ECP
La proliferación de videos en redes sociales que documentan abusos, detenciones arbitrarias y tensiones sociales asociadas a operativos del Servicio de Inmigración y Control de Aduanas no es un fenómeno anecdótico ni un simple exceso policial. Es la manifestación visible de una mutación más profunda del Estado estadounidense: el reemplazo progresivo de la política social por la coerción administrativa como forma de gobierno. No se trata de una anomalía trumpista ni de una súbita radicalización, sino de una transformación estructural del modo en que el poder intenta gobernar una sociedad fracturada.
Esa fractura no es ideológica ni coyuntural: es material y social. Durante décadas, Estados Unidos sostuvo un contrato implícito basado en empleo estable, salarios suficientes y movilidad social. La desindustrialización neoliberal rompió ese pacto sin que fuera sustituido por una red de bienestar equivalente. Millones de personas quedaron formalmente dentro del país, pero fuera del proyecto social. No se trata solo de pobreza, sino de una experiencia extendida de pérdida de futuro.
A esa ruptura se sumó una fragmentación territorial profunda. Regiones enteras quedaron desconectadas del dinamismo económico mientras otras concentraron riqueza y oportunidades. El país dejó de compartir una experiencia común. Cuando no hay vida material compartida, el consenso político se vuelve inviable.
Las epidemias de opioides, alcoholismo y violencia armada no son anomalías culturales, sino síntomas de ese desfondamiento. Funcionan como anestesia social frente a la ausencia de horizonte. El tejido comunitario no se rompe de golpe: se deshace lentamente. El Estado conserva capacidad de control, pero pierde la de integración.
Uno de los rasgos más inquietantes de esta deriva es que una parte significativa de los agentes involucrados en los operativos de ICE es hispanoparlante o de origen latino. No existe una cifra oficial precisa, pero estimaciones coinciden en que cerca de una quinta parte de sus elementos operativos es de ascendencia latina. No se atempera la violencia institucional: se vuelve más eficaz. El poder no solo persigue al migrante; lo hace, en muchos casos, utilizando cuerpos culturalmente cercanos al perseguido. No es una paradoja moral, sino un patrón histórico. Lo hicieron los españoles en México, los ingleses en la India, los nazis en los países ocupados. Los Estados en crisis suelen reclutar a sectores subalternos parcialmente integrados para disciplinar a quienes quedaron fuera. La cercanía cultural no humaniza la represión: la eficientiza.

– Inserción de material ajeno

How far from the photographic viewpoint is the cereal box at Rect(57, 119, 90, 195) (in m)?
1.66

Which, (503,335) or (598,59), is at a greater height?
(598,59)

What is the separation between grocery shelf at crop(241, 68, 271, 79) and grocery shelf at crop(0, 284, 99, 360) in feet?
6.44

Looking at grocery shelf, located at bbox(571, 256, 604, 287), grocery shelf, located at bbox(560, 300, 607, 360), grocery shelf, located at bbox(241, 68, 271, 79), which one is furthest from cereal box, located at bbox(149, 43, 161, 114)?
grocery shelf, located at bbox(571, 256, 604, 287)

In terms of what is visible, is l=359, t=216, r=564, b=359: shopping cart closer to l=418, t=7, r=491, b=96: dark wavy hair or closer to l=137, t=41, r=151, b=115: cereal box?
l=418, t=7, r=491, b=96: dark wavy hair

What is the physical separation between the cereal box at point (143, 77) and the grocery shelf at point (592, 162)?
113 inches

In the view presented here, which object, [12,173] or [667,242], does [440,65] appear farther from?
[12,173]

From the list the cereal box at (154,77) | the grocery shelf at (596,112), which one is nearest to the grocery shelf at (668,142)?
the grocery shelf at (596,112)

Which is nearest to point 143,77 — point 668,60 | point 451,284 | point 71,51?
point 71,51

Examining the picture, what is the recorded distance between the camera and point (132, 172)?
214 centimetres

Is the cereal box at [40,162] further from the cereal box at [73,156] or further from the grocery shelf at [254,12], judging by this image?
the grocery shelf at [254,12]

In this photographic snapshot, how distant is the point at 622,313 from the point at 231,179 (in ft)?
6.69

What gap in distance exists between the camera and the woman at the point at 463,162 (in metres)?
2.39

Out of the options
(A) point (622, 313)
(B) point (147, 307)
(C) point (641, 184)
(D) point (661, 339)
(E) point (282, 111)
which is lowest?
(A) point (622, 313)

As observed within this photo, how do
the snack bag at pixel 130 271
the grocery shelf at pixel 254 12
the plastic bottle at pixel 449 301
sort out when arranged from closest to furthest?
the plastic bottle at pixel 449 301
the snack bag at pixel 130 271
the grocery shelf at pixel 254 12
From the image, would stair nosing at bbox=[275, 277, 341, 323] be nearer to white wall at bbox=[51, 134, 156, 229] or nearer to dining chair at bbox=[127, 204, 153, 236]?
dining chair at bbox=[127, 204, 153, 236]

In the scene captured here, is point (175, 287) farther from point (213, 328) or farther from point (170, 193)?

ICE ya no funciona como una agencia administrativa especializada en migración. Funciona como una policía política orientada a producir orden visible en una sociedad incapaz de resolver sus fracturas estructurales, no por falta de voluntad cívica, sino porque perdió las condiciones materiales, territoriales y simbólicas que permiten generar cohesión sin recurrir a la fuerza. Su despliegue en comunidades, centros de trabajo, escuelas o espacios religiosos no busca solo aplicar la ley: busca escenificar autoridad. Allí donde el Estado dejó de garantizar empleo, bienestar y cohesión, garantiza miedo, presencia armada y espectáculo de control.
La migración se convierte en el chivo expiatorio. No exige enfrentar la desindustrialización, la crisis de adicciones ni la desigualdad extrema, pero permite construir un enemigo identificable, móvil y vulnerable. ICE es el instrumento operativo de esa sustitución: administra el síntoma para no tocar la causa.
ICE no es una policía migratoria clásica ni una agencia neutral. Es una institución de contención del colapso social, diseñada para administrar el excedente humano producido por décadas de abandono estatal. Su función no es resolver la migración, sino convertirla en un problema permanente.
ICE es, en última instancia, el síntoma interno armado de un país que no ha perdido capacidad de control, pero sí la capacidad de gobernar desde la integración social. Por eso recurre a la coerción para ocultar el deterioro de su propio orden.